◆ Task directions ◆
Write out every entry exactly as given, but omit the pictures.

◆ Provided records ◆
[Start]
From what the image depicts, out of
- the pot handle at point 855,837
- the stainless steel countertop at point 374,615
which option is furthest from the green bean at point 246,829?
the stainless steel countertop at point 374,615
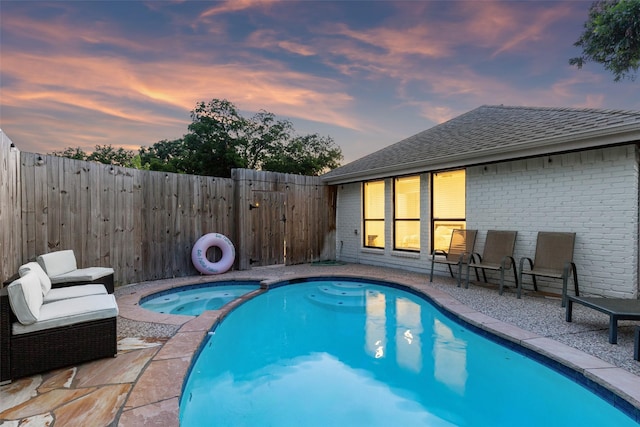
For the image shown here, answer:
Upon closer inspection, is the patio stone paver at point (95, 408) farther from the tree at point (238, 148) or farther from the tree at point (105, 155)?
the tree at point (105, 155)

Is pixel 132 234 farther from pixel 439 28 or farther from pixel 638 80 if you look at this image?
pixel 638 80

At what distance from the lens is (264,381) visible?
2.87 meters

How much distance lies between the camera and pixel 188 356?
2.64 m

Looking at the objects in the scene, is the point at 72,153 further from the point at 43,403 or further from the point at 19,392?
the point at 43,403

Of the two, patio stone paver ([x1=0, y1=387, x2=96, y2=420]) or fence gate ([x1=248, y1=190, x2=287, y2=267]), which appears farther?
fence gate ([x1=248, y1=190, x2=287, y2=267])

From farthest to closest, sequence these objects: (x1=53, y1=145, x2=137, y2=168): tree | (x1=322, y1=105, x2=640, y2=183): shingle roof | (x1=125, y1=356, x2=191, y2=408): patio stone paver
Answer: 1. (x1=53, y1=145, x2=137, y2=168): tree
2. (x1=322, y1=105, x2=640, y2=183): shingle roof
3. (x1=125, y1=356, x2=191, y2=408): patio stone paver

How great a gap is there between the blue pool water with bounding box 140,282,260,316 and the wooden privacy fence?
2.73 ft

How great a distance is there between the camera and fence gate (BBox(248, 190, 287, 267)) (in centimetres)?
742

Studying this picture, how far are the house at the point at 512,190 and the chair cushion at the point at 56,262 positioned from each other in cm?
576

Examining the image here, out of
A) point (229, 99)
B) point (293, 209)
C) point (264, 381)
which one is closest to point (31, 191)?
point (264, 381)

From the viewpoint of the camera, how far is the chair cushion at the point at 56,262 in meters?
3.74

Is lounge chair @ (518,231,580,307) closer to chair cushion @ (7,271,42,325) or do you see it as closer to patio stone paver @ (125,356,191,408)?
patio stone paver @ (125,356,191,408)

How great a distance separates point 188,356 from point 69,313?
969mm

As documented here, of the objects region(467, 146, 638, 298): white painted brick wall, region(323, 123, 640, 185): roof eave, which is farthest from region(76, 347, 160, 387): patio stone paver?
region(467, 146, 638, 298): white painted brick wall
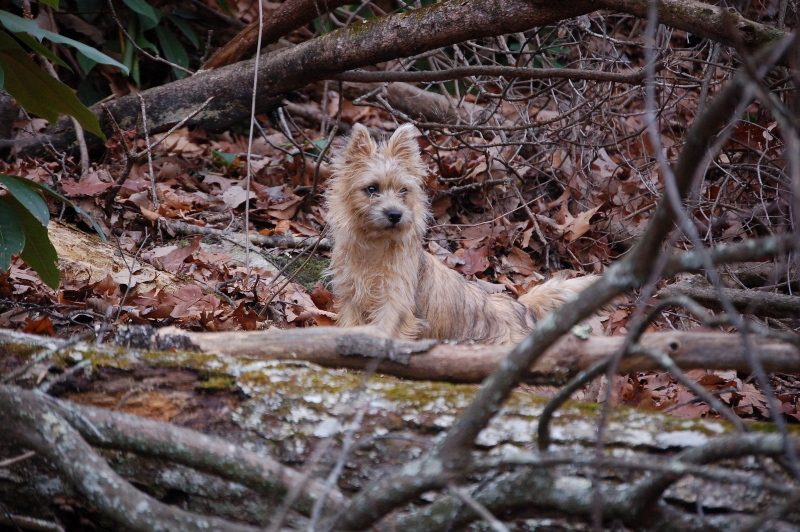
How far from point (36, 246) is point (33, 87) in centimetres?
99

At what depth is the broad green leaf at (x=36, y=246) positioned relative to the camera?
4.23m

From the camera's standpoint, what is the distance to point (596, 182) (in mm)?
8133

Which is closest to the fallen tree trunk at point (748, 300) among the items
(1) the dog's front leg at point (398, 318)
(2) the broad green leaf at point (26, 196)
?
(1) the dog's front leg at point (398, 318)

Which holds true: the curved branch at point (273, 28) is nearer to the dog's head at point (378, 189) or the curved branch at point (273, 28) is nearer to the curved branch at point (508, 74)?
the curved branch at point (508, 74)

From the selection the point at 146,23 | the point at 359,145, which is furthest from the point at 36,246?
the point at 146,23

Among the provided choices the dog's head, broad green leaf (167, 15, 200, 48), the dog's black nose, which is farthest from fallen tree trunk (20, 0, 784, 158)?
broad green leaf (167, 15, 200, 48)

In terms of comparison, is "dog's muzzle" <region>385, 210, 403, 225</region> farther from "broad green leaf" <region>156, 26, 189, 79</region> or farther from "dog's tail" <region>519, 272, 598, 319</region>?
"broad green leaf" <region>156, 26, 189, 79</region>

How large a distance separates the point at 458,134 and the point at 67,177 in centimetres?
403

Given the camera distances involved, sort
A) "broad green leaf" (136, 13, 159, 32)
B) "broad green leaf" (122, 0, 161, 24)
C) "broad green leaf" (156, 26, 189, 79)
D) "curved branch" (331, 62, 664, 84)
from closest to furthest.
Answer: "curved branch" (331, 62, 664, 84), "broad green leaf" (122, 0, 161, 24), "broad green leaf" (136, 13, 159, 32), "broad green leaf" (156, 26, 189, 79)

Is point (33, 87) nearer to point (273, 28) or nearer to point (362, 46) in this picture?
point (362, 46)

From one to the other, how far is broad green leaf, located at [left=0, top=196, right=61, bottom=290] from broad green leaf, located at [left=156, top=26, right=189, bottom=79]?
5.18 metres

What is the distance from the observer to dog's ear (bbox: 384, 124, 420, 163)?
633cm

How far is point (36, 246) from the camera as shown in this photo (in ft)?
14.0

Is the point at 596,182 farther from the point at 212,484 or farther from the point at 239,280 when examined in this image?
the point at 212,484
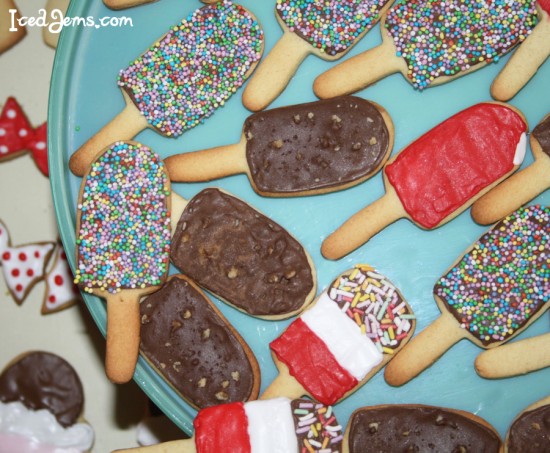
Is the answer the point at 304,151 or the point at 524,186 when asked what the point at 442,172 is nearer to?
the point at 524,186

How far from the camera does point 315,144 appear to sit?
1.79 m

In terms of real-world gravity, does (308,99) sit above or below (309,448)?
above

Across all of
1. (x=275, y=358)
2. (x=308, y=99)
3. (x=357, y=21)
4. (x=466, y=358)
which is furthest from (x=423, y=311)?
(x=357, y=21)

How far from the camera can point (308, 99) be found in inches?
71.9

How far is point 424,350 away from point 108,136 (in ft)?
3.22

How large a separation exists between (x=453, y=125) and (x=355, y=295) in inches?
19.4

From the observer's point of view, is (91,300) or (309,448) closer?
(309,448)

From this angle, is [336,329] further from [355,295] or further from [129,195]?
[129,195]

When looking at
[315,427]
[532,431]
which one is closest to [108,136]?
[315,427]

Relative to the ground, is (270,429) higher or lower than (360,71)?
lower

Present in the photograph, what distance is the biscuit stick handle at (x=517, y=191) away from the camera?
5.73 feet

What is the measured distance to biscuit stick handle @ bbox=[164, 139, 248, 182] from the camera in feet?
5.88

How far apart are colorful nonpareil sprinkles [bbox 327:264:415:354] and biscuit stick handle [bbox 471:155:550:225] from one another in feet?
1.02

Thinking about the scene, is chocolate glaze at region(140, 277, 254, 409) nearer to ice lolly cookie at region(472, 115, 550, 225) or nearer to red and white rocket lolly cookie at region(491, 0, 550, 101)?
ice lolly cookie at region(472, 115, 550, 225)
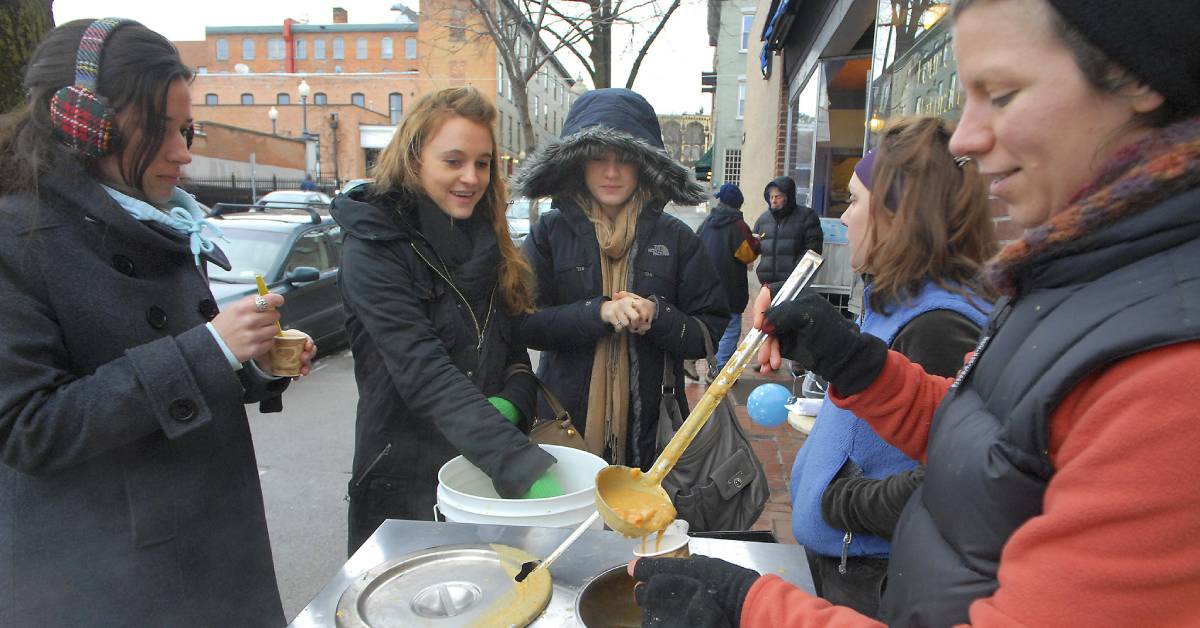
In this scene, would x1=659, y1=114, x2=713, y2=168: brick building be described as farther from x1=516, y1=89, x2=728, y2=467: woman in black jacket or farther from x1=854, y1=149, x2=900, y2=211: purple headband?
x1=854, y1=149, x2=900, y2=211: purple headband

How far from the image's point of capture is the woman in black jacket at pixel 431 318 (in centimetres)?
167

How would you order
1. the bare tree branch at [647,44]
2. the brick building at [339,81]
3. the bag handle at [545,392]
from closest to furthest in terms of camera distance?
the bag handle at [545,392] → the bare tree branch at [647,44] → the brick building at [339,81]

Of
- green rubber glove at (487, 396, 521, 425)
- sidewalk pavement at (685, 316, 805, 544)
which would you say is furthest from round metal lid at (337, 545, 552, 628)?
sidewalk pavement at (685, 316, 805, 544)

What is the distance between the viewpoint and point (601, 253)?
260 centimetres

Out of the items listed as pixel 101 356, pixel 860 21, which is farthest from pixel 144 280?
pixel 860 21

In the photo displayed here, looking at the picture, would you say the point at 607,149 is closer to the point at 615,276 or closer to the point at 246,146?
the point at 615,276

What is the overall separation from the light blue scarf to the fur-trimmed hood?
1.36m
[End]
◆ Task output ◆
From what the image depicts, out of
- the pot handle at point 855,837
- the stainless steel countertop at point 374,615
which option is furthest from the green bean at point 246,829?
the stainless steel countertop at point 374,615
For the image shown here, answer:
Upon closer inspection, is the patio stone paver at point (95, 408) farther from the tree at point (238, 148) or farther from the tree at point (105, 155)?
the tree at point (105, 155)

Is pixel 132 234 farther from pixel 439 28 or farther from pixel 638 80 if you look at this image?
pixel 638 80

At what distance from the lens is (264,381) visible?
2.87 meters

How much distance lies between the camera and pixel 188 356?
2.64 m

Looking at the objects in the scene, is the point at 72,153 further from the point at 43,403 or further from the point at 19,392?
the point at 43,403

Of the two, patio stone paver ([x1=0, y1=387, x2=96, y2=420]) or fence gate ([x1=248, y1=190, x2=287, y2=267]), which appears farther?
fence gate ([x1=248, y1=190, x2=287, y2=267])

From farthest to closest, sequence these objects: (x1=53, y1=145, x2=137, y2=168): tree | (x1=322, y1=105, x2=640, y2=183): shingle roof | (x1=125, y1=356, x2=191, y2=408): patio stone paver
Answer: 1. (x1=53, y1=145, x2=137, y2=168): tree
2. (x1=322, y1=105, x2=640, y2=183): shingle roof
3. (x1=125, y1=356, x2=191, y2=408): patio stone paver

How great a gap is there between the blue pool water with bounding box 140,282,260,316 and the wooden privacy fence?
2.73 ft

How great a distance is there between the camera and fence gate (BBox(248, 190, 287, 267)) (in centimetres)?
742

Studying this picture, how far are the house at the point at 512,190 and the chair cushion at the point at 56,262 positioned from each other in cm?
576

Examining the image here, out of
A) point (229, 99)
B) point (293, 209)
C) point (264, 381)
which one is closest to point (31, 191)?
point (264, 381)

From the viewpoint of the camera, how far is the chair cushion at the point at 56,262 in meters?
3.74

Is lounge chair @ (518,231,580,307) closer to chair cushion @ (7,271,42,325) or do you see it as closer to patio stone paver @ (125,356,191,408)?
patio stone paver @ (125,356,191,408)

How great a distance separates point 188,356 from point 69,313?
969mm

As documented here, of the objects region(467, 146, 638, 298): white painted brick wall, region(323, 123, 640, 185): roof eave, which is farthest from region(76, 347, 160, 387): patio stone paver?
region(467, 146, 638, 298): white painted brick wall
How far from point (36, 246) is point (33, 87) in centimetres?
99

At what depth is the broad green leaf at (x=36, y=246) positioned relative to the camera?
4.23m

From the camera's standpoint, what is the distance to point (596, 182) (in mm)?
8133

Which is closest to the fallen tree trunk at point (748, 300) among the items
(1) the dog's front leg at point (398, 318)
(2) the broad green leaf at point (26, 196)
?
(1) the dog's front leg at point (398, 318)

Which holds true: the curved branch at point (273, 28) is nearer to the dog's head at point (378, 189) or the curved branch at point (273, 28) is nearer to the curved branch at point (508, 74)?
the curved branch at point (508, 74)

From the selection the point at 146,23 | the point at 359,145, which is furthest from the point at 36,246?
the point at 146,23

Among the provided choices the dog's head, broad green leaf (167, 15, 200, 48), the dog's black nose, which is farthest from fallen tree trunk (20, 0, 784, 158)?
broad green leaf (167, 15, 200, 48)

In terms of comparison, is "dog's muzzle" <region>385, 210, 403, 225</region> farther from "broad green leaf" <region>156, 26, 189, 79</region> or farther from "dog's tail" <region>519, 272, 598, 319</region>?
"broad green leaf" <region>156, 26, 189, 79</region>

How large a distance separates the point at 458,134 and the point at 67,177 in centimetres?
403

Given the camera distances involved, sort
A) "broad green leaf" (136, 13, 159, 32)
B) "broad green leaf" (122, 0, 161, 24)
C) "broad green leaf" (156, 26, 189, 79)
D) "curved branch" (331, 62, 664, 84)
from closest to furthest.
Answer: "curved branch" (331, 62, 664, 84), "broad green leaf" (122, 0, 161, 24), "broad green leaf" (136, 13, 159, 32), "broad green leaf" (156, 26, 189, 79)

Is point (33, 87) nearer to point (273, 28) or nearer to point (362, 46) in this picture?
point (362, 46)

From one to the other, how far is broad green leaf, located at [left=0, top=196, right=61, bottom=290] from broad green leaf, located at [left=156, top=26, right=189, bottom=79]?
5.18 metres

What is the distance from the observer to dog's ear (bbox: 384, 124, 420, 163)?
633cm

How far is point (36, 246) from the camera as shown in this photo (in ft)?
14.0

Is the point at 596,182 farther from the point at 212,484 or farther from the point at 239,280 when examined in this image?
the point at 212,484
Is the answer the point at 304,151 or the point at 524,186 when asked what the point at 442,172 is nearer to?
the point at 524,186

How far from the camera does point 315,144 appear to sit?
1.79 m

In terms of real-world gravity, does (308,99) sit above or below (309,448)?
above

Across all of
1. (x=275, y=358)
2. (x=308, y=99)
3. (x=357, y=21)
4. (x=466, y=358)
which is furthest from (x=423, y=311)?
(x=357, y=21)

How far from the camera can point (308, 99) be found in inches?
71.9

How far is point 424,350 away from point 108,136 (in ft)?
3.22

How large a separation exists between (x=453, y=125) and (x=355, y=295) in inches?
19.4

From the observer's point of view, is (91,300) or (309,448) closer?
(309,448)

From this angle, is [336,329] further from [355,295] or further from [129,195]?
[129,195]

When looking at
[315,427]
[532,431]
which one is closest to [108,136]?
[315,427]

Relative to the ground, is (270,429) higher or lower than (360,71)?
lower

Present in the photograph, what distance is the biscuit stick handle at (x=517, y=191) away from the camera?
5.73 feet

What is the measured distance to biscuit stick handle @ bbox=[164, 139, 248, 182] from the camera in feet?
5.88

How far apart are colorful nonpareil sprinkles [bbox 327:264:415:354] and biscuit stick handle [bbox 471:155:550:225] from one another in feet?
1.02

Thinking about the scene, is chocolate glaze at region(140, 277, 254, 409) nearer to ice lolly cookie at region(472, 115, 550, 225) or nearer to red and white rocket lolly cookie at region(491, 0, 550, 101)?
ice lolly cookie at region(472, 115, 550, 225)
In this scene, would x1=659, y1=114, x2=713, y2=168: brick building be described as farther from x1=516, y1=89, x2=728, y2=467: woman in black jacket or farther from x1=854, y1=149, x2=900, y2=211: purple headband?
x1=854, y1=149, x2=900, y2=211: purple headband

How far from the image's point of capture is the woman in black jacket at pixel 431 318 (in centimetres)?
167

How would you order
1. the bare tree branch at [647,44]
2. the brick building at [339,81]
3. the bag handle at [545,392]
from closest to furthest in terms of camera distance?
the bag handle at [545,392] → the bare tree branch at [647,44] → the brick building at [339,81]

Of
- green rubber glove at (487, 396, 521, 425)
- sidewalk pavement at (685, 316, 805, 544)
which would you say is furthest from round metal lid at (337, 545, 552, 628)?
sidewalk pavement at (685, 316, 805, 544)

What is the distance between the viewpoint and point (601, 253)?
260 centimetres

Out of the items listed as pixel 101 356, pixel 860 21, which is farthest from pixel 144 280?
pixel 860 21

In the photo displayed here, looking at the picture, would you say the point at 607,149 is closer to the point at 615,276 or closer to the point at 246,146?
the point at 615,276

What is the overall separation from the light blue scarf to the fur-trimmed hood?
1.36m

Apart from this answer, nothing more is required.